- _Information shown_
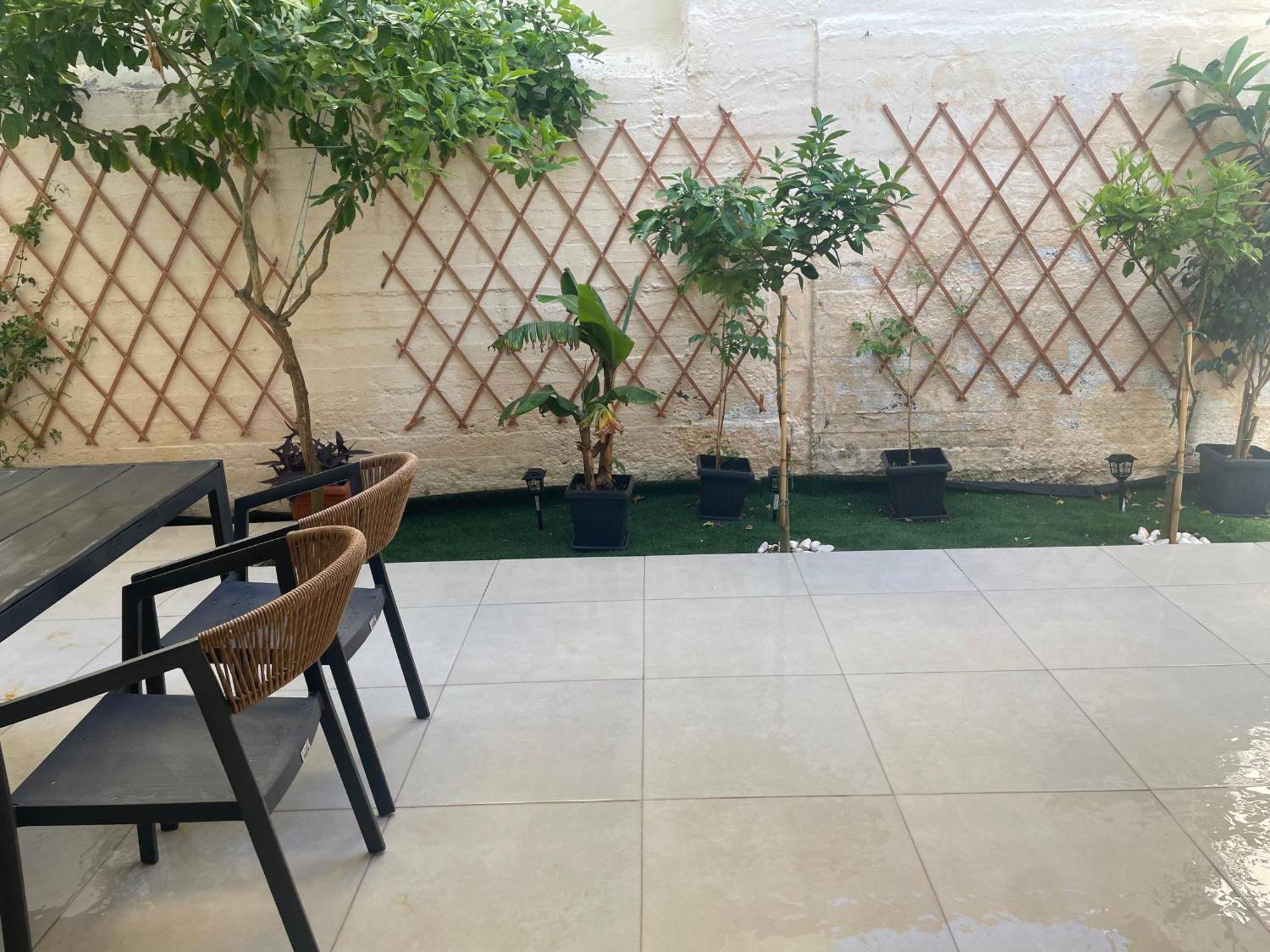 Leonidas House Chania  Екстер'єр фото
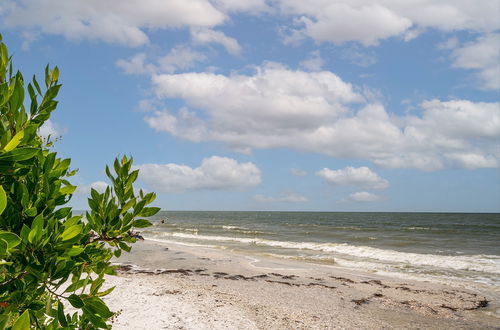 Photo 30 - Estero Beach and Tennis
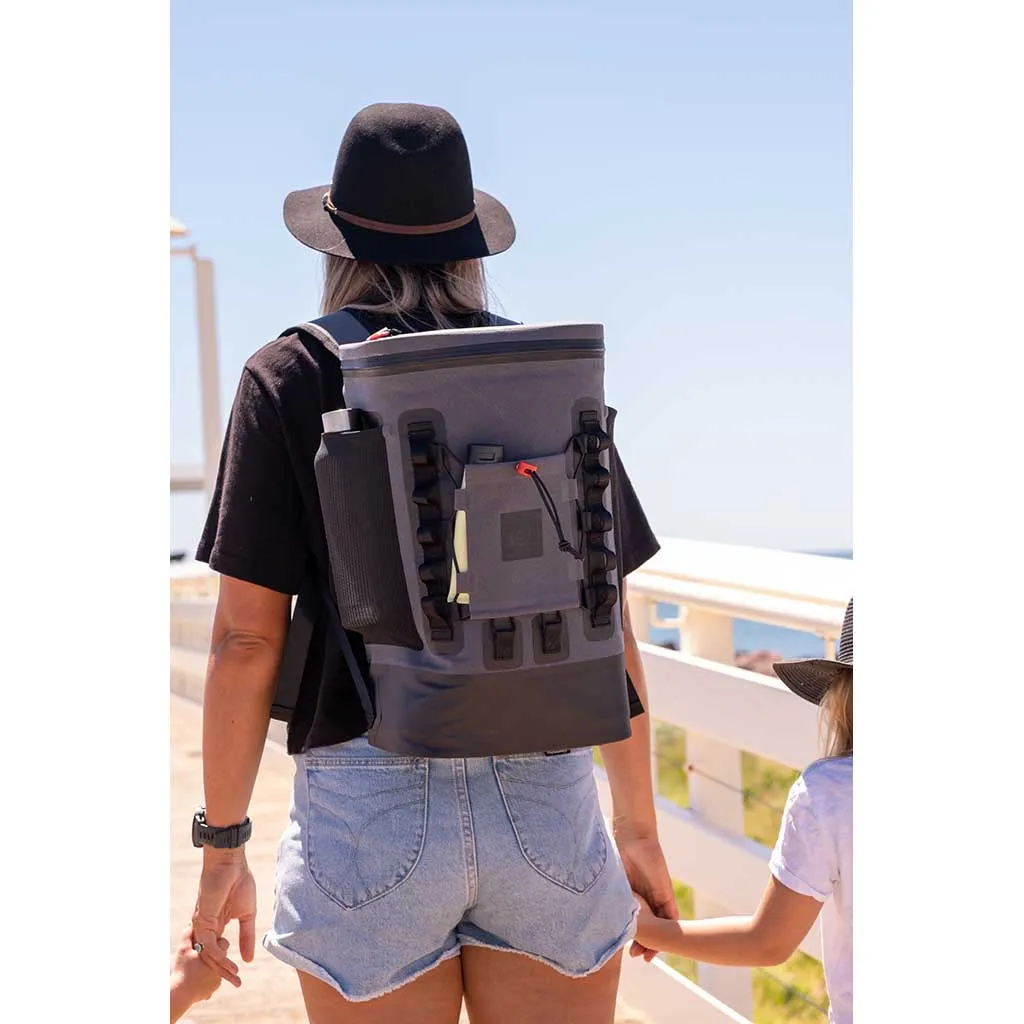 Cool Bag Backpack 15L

- _About this exercise_
The whole listing above should be restated word for word, minus any images.

- _Solution_
 Leonidas House Chania  Екстер'єр фото
 Photo 30 - Estero Beach and Tennis
 Cool Bag Backpack 15L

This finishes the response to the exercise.